ATLANTA A.M.: EXPLORING THE METRO MORNING

Visitors to Kennesaw Mountain reflect on history


The Atlanta Journal-Constitution
Published on: 07/02/08

Lloyd Morris stood tall on the shaded incline Tuesday morning, gazing over a grassy field, thinking about breakfast.

Not his — the breakfast Union soldiers cooked down below on a summer day like this one 144 years ago.

Vino Wong/vwong@ajc.com
Pam Barrott, 52, an avid hiker from Marietta, travels up a trail at Kennesaw Mountain National Battlefield Park. More than 1.4 million visits are made to the park's 2,923 acres a year. The park, which welcomes bird-watchers, horseback riders and hikers, does not allow picnics, alcohol or soccer playing.
 
A.M. ATLANTA PHOTOS

Kennesaw Mountain

Farmers Market

Swimming lessons

Morris imagines he's a Rebel soldier hunkering down in one of the long trenches on what is now called Cheatham Hill, named for the Tennessee-born general whose troops defended it. The Union soldiers are so near he can hear the low rumble of their voices and smell their bacon cooking. He knows they are preparing to attack.

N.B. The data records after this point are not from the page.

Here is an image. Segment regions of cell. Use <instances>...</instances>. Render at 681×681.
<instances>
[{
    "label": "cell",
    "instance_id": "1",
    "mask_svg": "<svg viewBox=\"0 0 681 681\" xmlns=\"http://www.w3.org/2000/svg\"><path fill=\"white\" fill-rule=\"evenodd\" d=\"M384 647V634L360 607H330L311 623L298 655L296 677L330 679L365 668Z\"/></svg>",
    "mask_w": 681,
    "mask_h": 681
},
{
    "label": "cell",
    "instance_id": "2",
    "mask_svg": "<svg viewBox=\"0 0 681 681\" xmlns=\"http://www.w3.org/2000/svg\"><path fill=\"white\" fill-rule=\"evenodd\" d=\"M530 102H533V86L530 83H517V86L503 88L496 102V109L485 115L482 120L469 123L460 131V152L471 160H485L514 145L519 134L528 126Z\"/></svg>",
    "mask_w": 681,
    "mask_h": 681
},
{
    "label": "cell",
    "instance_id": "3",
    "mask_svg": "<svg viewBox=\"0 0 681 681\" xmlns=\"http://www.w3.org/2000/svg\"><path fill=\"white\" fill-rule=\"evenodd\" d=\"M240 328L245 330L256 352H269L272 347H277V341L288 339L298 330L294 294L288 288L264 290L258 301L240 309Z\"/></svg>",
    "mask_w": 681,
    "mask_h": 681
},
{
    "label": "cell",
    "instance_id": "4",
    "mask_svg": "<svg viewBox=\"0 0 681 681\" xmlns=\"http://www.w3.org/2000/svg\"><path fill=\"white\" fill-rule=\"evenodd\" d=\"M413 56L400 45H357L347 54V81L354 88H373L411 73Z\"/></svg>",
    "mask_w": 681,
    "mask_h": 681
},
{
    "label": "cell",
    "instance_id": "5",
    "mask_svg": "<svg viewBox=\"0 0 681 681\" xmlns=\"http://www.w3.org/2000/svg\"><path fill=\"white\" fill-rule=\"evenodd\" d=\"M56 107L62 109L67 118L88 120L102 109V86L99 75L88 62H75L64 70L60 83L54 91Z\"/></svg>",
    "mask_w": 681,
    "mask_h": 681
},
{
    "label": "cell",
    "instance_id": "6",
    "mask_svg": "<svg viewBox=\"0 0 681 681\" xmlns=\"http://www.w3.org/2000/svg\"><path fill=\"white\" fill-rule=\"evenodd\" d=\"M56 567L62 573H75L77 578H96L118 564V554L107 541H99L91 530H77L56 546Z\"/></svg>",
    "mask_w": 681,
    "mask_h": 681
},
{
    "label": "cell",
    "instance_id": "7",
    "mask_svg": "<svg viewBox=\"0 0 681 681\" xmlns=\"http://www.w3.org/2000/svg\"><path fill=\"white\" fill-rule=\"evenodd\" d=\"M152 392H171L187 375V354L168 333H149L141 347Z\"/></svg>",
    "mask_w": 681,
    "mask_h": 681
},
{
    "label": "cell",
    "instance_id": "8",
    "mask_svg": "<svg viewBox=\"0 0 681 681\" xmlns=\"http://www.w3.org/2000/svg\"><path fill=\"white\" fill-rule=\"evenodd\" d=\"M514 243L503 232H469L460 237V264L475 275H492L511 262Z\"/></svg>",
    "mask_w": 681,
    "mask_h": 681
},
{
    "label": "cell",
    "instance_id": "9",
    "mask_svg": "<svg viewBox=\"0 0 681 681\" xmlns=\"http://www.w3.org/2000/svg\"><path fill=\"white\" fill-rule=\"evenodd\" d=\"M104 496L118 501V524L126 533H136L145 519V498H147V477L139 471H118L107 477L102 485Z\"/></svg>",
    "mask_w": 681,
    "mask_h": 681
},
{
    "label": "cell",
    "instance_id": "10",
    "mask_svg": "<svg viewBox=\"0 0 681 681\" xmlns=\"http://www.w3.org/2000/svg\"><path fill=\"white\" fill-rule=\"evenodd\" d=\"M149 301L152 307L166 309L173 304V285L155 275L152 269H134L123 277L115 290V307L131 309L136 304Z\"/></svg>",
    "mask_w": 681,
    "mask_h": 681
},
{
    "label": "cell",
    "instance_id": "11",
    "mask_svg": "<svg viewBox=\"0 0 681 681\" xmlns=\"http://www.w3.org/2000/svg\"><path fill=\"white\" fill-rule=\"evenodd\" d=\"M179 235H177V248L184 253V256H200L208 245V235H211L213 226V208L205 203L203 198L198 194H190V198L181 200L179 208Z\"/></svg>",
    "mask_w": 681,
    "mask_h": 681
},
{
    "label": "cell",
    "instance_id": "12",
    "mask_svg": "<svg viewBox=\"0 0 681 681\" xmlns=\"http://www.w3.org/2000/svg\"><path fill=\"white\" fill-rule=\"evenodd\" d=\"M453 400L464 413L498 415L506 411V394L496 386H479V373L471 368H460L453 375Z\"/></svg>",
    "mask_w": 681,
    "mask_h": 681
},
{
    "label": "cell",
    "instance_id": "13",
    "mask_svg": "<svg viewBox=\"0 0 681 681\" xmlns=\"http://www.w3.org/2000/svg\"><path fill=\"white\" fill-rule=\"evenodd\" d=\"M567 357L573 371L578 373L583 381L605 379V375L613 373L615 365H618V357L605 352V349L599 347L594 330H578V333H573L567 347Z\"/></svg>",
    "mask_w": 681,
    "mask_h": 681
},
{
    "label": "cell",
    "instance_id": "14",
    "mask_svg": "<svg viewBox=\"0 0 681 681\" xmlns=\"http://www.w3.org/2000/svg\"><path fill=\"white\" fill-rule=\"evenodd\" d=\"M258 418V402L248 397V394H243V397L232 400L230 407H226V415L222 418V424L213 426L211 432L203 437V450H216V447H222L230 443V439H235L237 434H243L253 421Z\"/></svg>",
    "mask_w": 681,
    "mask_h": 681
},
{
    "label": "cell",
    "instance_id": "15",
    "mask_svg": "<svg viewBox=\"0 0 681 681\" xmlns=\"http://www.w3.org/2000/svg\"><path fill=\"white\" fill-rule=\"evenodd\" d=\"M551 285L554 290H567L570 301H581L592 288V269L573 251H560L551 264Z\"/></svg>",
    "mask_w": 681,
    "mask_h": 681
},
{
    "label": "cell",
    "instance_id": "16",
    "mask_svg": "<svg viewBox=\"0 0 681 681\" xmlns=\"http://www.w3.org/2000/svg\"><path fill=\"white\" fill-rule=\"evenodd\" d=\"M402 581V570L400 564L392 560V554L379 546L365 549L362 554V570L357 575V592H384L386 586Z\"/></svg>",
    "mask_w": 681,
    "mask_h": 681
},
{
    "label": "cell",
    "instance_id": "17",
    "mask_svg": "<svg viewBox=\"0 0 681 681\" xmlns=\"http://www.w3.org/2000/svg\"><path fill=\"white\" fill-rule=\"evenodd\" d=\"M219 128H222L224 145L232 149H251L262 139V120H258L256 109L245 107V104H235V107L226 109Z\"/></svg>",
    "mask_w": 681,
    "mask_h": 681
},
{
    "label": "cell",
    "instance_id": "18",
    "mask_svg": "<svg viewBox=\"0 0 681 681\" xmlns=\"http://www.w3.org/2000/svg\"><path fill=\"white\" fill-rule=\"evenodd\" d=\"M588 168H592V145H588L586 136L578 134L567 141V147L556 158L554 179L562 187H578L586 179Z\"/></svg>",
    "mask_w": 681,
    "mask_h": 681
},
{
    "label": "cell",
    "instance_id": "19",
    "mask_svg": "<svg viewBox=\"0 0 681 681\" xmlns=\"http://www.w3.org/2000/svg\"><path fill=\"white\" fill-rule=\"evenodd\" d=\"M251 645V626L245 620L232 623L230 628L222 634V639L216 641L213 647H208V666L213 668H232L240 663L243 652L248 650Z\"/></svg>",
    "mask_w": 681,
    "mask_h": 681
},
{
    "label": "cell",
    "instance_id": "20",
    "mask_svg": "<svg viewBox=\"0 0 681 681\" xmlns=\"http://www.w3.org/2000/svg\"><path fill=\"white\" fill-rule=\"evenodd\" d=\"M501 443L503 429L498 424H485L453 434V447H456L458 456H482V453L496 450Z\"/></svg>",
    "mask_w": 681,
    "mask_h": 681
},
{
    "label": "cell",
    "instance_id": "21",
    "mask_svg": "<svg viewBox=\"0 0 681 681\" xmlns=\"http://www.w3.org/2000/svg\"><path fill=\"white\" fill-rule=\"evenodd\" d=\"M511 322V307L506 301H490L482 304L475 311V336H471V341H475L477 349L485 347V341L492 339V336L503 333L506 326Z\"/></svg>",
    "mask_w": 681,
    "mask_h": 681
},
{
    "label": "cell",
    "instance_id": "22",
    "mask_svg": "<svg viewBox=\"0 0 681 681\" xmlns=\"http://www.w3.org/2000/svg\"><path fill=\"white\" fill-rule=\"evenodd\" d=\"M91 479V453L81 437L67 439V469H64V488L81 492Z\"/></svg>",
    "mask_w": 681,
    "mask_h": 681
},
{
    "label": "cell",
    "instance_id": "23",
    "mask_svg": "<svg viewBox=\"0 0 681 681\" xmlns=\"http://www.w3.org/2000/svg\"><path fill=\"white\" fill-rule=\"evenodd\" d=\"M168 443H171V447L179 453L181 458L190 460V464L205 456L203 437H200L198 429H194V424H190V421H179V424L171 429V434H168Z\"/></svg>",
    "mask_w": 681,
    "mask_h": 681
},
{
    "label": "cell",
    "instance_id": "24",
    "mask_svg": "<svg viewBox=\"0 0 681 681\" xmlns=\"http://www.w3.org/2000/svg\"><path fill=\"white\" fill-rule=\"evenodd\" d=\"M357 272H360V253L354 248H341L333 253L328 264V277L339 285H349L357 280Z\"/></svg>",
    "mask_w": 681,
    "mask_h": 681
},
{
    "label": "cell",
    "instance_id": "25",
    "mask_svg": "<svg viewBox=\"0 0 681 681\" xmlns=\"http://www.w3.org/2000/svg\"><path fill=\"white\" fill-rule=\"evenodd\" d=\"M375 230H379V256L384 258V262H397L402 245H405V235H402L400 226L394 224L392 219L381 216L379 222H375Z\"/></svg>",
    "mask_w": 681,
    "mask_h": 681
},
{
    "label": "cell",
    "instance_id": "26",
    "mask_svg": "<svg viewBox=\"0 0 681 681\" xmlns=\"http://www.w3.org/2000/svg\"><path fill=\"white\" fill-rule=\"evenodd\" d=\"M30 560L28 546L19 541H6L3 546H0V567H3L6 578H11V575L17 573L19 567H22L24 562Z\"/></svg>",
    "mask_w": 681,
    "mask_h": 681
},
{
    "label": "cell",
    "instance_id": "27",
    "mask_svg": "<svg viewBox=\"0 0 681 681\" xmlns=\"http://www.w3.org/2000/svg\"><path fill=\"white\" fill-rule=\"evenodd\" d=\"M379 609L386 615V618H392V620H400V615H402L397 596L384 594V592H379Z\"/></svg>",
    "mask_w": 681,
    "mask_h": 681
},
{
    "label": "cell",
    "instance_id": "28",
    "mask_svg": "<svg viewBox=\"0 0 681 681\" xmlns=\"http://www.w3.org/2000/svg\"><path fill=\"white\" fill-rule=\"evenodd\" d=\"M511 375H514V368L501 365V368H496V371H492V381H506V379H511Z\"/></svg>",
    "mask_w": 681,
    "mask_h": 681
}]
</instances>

He considers what it would have been like to be a kid from Ohio or Illinois, rushing up a hill, far from home, into a fusillade of gunfire.

As chief ranger of Kennesaw Mountain National Battlefield Park, Morris's job is to protect these hallowed 2,923 acres. He has come to appreciate their history.

More than 5,000 soldiers died here from June 19 through July 2, 1864. Most of them were Union troops. But Gen. William Tecumseh Sherman managed to advance to Atlanta and march to Savannah and the sea.

Today this site, famous for war, is at peace. The tweets, chirps and thrrrrps of birds trill from its shady canopy.

Anna Bintliff, 2, saw a butterfly here, deep blue and black.

"It's gone," she said, when it fluttered away.

Pam Barott, 52, brought her poles and straw hat to hike the sun-dappled trails, as she does every day. She calls it a "pristine place."

Judy Davis, 57, of Sebring, Fla., came to feel a family connection with Private Alexander Peterson of Illinois, a Union soldier who charged up Cheatham Hill.

"He was my great-great-great uncle," she said. Then, turning to her husband, Benjamin, she asked, "Is that enough greats?"

The Davises planned to go on to visit other sites where Peterson fought: Chickamauga, on the Georgia-Tennessee line; Missionary Ridge, east of Chattanooga; and, Stones River, also known as Murfreesboro, in Middle Tennessee, where Peterson was shot in the forehead. Despite his battle experience, he returned to Illinois and lived to be an old man.

Morris is cognizant of these visitors' needs and those of all the people who make more than 1.4 million visits a year — the bird-watchers, the horseback riders, the cross-country trainers — but there are limits to what the National Park Service will allow. No alcohol. No picnics. No soccer fields.

"We have to educate people on a regular basis that this is not a recreational site," he said. "It's a national battlefield site. People died here. This place is to be remembered for the sacrifices all those Americans made."

He emphasizes "all" and "Americans."

Louisiana native Morris, 49, started work for the Park Service in 1979 as part of an effort to recruit African-American and female rangers. He's worked at Voyageurs National Park in Minnesota, the Gateway Arch in St. Louis — officially the Jefferson National Expansion Memorial — and the Chattahoochee River National Recreation Area and Martin Luther King, Jr., National Historic Site in metro Atlanta.

From his experience, he's gained insight about the battles that are over and those that aren't.

Looking over Kennesaw, he visualizes all of the young soldiers from all of his country's wars right up to today. He thinks — of all things — of a T-shirt he once saw.

He said its simple message seems to sum up all that he's seen: Freedom, it said, isn't free.